Lambeturah.co.id – Pengadilan Niaga Jakarta Pusat menolak gugatan senilai Rp4,9 miliar yang diajukan musisi Ari Bias terhadap PT Aneka Bintang Gading (HW Group) terkait penggunaan lagu "Bilang Saja" yang dipopulerkan oleh Agnez Mo.

Putusan tersebut dibacakan dalam perkara Nomor 136/Pdt.Sus-HKI/Cipta/2025/PN Niaga Jkt Pst. Majelis Hakim mengabulkan eksepsi yang diajukan pihak HW Group dan menyatakan gugatan Ari Bias tidak dapat diterima atau Niet Ontvankelijk Verklaard (N.O.).

Sengketa bermula ketika Ari Bias, yang memiliki nama asli Arie Sapta Hernawan, mempermasalahkan penggunaan lagu ciptaannya dalam tiga pertunjukan yang digelar di outlet milik HW Group.
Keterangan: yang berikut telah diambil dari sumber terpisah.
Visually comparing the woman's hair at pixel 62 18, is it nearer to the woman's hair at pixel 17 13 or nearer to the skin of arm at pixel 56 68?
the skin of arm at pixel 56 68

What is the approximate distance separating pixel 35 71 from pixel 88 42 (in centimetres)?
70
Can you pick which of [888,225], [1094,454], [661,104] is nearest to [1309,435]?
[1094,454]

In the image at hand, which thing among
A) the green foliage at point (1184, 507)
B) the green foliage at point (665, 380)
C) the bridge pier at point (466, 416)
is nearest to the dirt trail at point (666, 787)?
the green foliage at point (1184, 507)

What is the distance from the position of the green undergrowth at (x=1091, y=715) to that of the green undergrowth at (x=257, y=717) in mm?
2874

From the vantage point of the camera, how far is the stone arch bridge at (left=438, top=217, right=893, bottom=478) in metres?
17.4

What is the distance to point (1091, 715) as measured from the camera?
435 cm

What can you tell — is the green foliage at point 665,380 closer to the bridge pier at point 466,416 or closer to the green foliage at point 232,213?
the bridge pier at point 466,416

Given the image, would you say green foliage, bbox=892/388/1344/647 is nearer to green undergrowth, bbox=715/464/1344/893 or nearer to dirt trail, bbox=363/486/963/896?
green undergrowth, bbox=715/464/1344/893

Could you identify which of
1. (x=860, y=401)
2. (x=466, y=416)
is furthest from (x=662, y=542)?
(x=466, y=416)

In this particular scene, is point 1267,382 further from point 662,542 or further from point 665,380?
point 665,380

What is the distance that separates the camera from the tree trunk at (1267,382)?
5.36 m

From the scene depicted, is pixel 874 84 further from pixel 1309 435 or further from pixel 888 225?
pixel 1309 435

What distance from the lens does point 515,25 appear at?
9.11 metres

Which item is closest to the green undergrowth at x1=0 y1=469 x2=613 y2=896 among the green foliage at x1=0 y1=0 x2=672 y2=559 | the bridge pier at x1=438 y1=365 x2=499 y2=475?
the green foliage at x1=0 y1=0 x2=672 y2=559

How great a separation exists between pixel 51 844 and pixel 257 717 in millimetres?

Merasa hak ciptanya dilanggar, ia mengajukan tuntutan ganti rugi materiil dan immateriil dengan nilai mencapai Rp4,9 miliar.

Dalam persidangan, HW Group menyampaikan bahwa perusahaan tidak memiliki hubungan hukum langsung dengan penyelenggaraan kegiatan yang menjadi objek sengketa. Argumentasi tersebut didukung oleh sejumlah dokumen serta keterangan saksi yang diajukan selama proses pembuktian.

Kuasa hukum PT Aneka Bintang Gading, Agus Rachmat Saputra, menyambut baik putusan tersebut. Menurutnya, putusan hakim menegaskan pentingnya kepastian hukum serta ketepatan dalam menentukan pihak yang bertanggung jawab secara hukum.

"Putusan ini menegaskan pentingnya prinsip kepastian hukum dan ketepatan dalam menentukan pihak yang dimintai pertanggungjawaban secara hukum. Kami menghormati proses peradilan yang telah berlangsung secara independen, objektif, dan sesuai ketentuan hukum yang berlaku," ujarnya.

Majelis Hakim yang dipimpin Achmad Rasyid Purba menilai keberatan hukum yang diajukan tergugat memiliki dasar yang kuat. Dengan demikian, gugatan Ari Bias tidak dapat dilanjutkan dan penggugat juga diwajibkan membayar biaya perkara.

Pihak HW Group turut mengapresiasi profesionalisme majelis hakim dalam memeriksa perkara berdasarkan fakta persidangan dan alat bukti yang diajukan oleh para pihak.

Sebelumnya, sengketa lagu "Bilang Saja" sempat menjadi perhatian publik. Selain menggugat HW Group, Ari Bias juga melibatkan Agnez Mo sebagai Turut Tergugat I, serta Lembaga Manajemen Kolektif Nasional (LMKN) dan Karya Cipta Indonesia (KCI).

Dalam proses hukum tersebut, Ari Bias bahkan sempat mengajukan permohonan sita jaminan terhadap sejumlah aset yang dikaitkan dengan HW Group, termasuk W Superclub Surabaya, The H Club SCBD Jakarta, dan W Superclub Bandung.

Kasus ini merupakan kelanjutan dari perselisihan hak cipta yang sebelumnya juga melibatkan Agnez Mo. Pada Agustus 2025, Mahkamah Agung diketahui telah mengabulkan kasasi yang diajukan penyanyi tersebut.

Dengan putusan terbaru dari Pengadilan Niaga Jakarta Pusat, upaya Ari Bias untuk memperoleh ganti rugi Rp4,9 miliar dari HW Group dipastikan gagal. Sementara itu, HW Group menegaskan komitmennya untuk terus menghormati hak kekayaan intelektual serta mematuhi seluruh regulasi hukum yang berlaku di Indonesia.